In the 2000’s sports was dominated by a single nickname: TIGER.
Eldrick “Tiger” Woods was as close to a perfect athlete as the world had ever seen. He turned professional in 1996, won his first major a year later, and dominated the game of golf for the next decade. Men admired his power, women marveled at his physique and children would spend hours playing his video game. Woods even replaced the great Michael Jordan as the face of Nike. He was as close to perfect as an athlete could get.
Last week’s news that he was shutting his swing down on tour until his game improves wasn’t as earth shaking as it would have been five or six years ago. His recent struggles and nagging injuries have kept him out of contention. What happened to this once invincible athlete? To the monstrous swing, the sweet touch of the putter and that thunderous fist pump?
Although first impressions would lead critics to point towards the tabloids and gossip columns of Woods’ infidelity as the reason for his decline, that sweet swing that used to land the second shot of a par 5 inches from the cup, that now puts him 30 feet out of bounds, has much more behind it than that.
Less than a year into his professional career, the world knew who Tiger was. At a time in their life where most 20 year olds are praying their fake ID will work for one more year, Tiger had won the Masters by a record 12 strokes. For the next decade-plus there was no changing the channel on Sunday afternoon. It was never a question of will he win; it was a question of how many stokes will he win by.
That was then.
Now when Tiger is on the television, you either change the channel because you can’t stand watching him bomb the ball by the hole or shank a chip into the bunker, or you cross your fingers hoping that just maybe this next shot will turn his career around for one more run at the Golden Record – Jack Nicholas’ 18 Major Championships.
Woods, now 39, has been swinging the sticks all over the world on tour for two full decades.
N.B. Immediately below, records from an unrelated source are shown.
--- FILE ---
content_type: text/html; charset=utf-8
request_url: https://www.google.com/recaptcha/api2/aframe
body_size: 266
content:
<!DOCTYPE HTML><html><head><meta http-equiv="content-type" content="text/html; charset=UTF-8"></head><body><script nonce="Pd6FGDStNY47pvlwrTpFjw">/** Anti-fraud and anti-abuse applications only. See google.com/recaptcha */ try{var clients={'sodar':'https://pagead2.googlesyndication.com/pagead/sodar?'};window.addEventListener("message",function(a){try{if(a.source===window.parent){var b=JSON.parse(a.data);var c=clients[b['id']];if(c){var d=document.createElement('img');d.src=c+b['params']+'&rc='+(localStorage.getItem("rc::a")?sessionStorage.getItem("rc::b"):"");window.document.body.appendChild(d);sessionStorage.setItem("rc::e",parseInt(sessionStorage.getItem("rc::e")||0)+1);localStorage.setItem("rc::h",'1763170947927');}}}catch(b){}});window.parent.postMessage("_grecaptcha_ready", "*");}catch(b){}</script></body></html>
Players such as Steve Striker and Angel Cabrera have stayed consistent in their 40’s still making putts and taking pictures with oversized checks, but why can’t Tiger do that? The answer is simple. He was just too good for too long.
Michael Phelps, the most decorated US Olympian with 22 medals, lapped everyone in the pool from 2002-2012. Raphael Nadal’s 16 Major Championships were scored from 2003-2012. Muhammad Ali reined the ring for 14 years as champion with his last win coming at the age of 39. Michel Jordan earned six rings between 1991 and 1998. These athletes competed at the highest level, won the grandest prize and were the face of their sport for their decade.
After their ten-year run at the top, others in their field caught up. It’s just too damn hard to be that damn good for that long. Pushing your body as an athlete for that many hours on the road takes a toll on the longevity of a career. No wonder Tiger can barely swing a wedge without cringing in pain. He spent a decade leading the pack, scorching drives down fairways and fist pumping 50-foot putts against the best the world had to offer. Expecting him to do that for 15 or 20 years in unreasonable. He’s a great athlete, but he’s not a robot.
Woods did that for a full decade on tour. From 1997 to 2008 he put on the Master’s green jacket and raised the PGA trophy four times apiece. He won both the US Open and British Open three times as well. It was all Woods in that stretch. Everyone else was just playing for a runner’s-up check.
Now you have names such as Rory McElroy (turned pro in 2007), Bubba Watson (2003) and Jason Day (2006) leading the Sunday morning leader boards. Sure these guys have all seen Tiger walk the 18th fairway with a handful of strokes in the lead, but that was on television when they were younger. Now, in person 10 years later, Woods is much less intimidating. The Tiger others use to fear is a thing of the past.
While Tiger didn’t make any new fans when he was in the spotlight for his infidelity scandals, it’s tough for anyone to doubt his greatness. It’s just a shame that possibly the greatest golfer to ever tee it up is having to take time away from the game to figure out what’s wrong with his swing. It might be physical, it might be mental, but one thing is for sure, the man who spent 454 of a possible 520 weeks as the number one golfer in the world, was so good at the peak of his career that anything other than brilliance and dominance on the links will seem like a struggle. He won’t be breaking 72 round after round anymore, but should we expect him to? He was so good at the beginning of the century that we thought he’d never miss a chip or a putt again. That ten-year stretch may be the best golf ever played and he set the standard for what to expect from Tiger. While taking this sabbatical from the tour all Eldrick really needs to do is look at the record books and realize he was just too damn good for too damn long.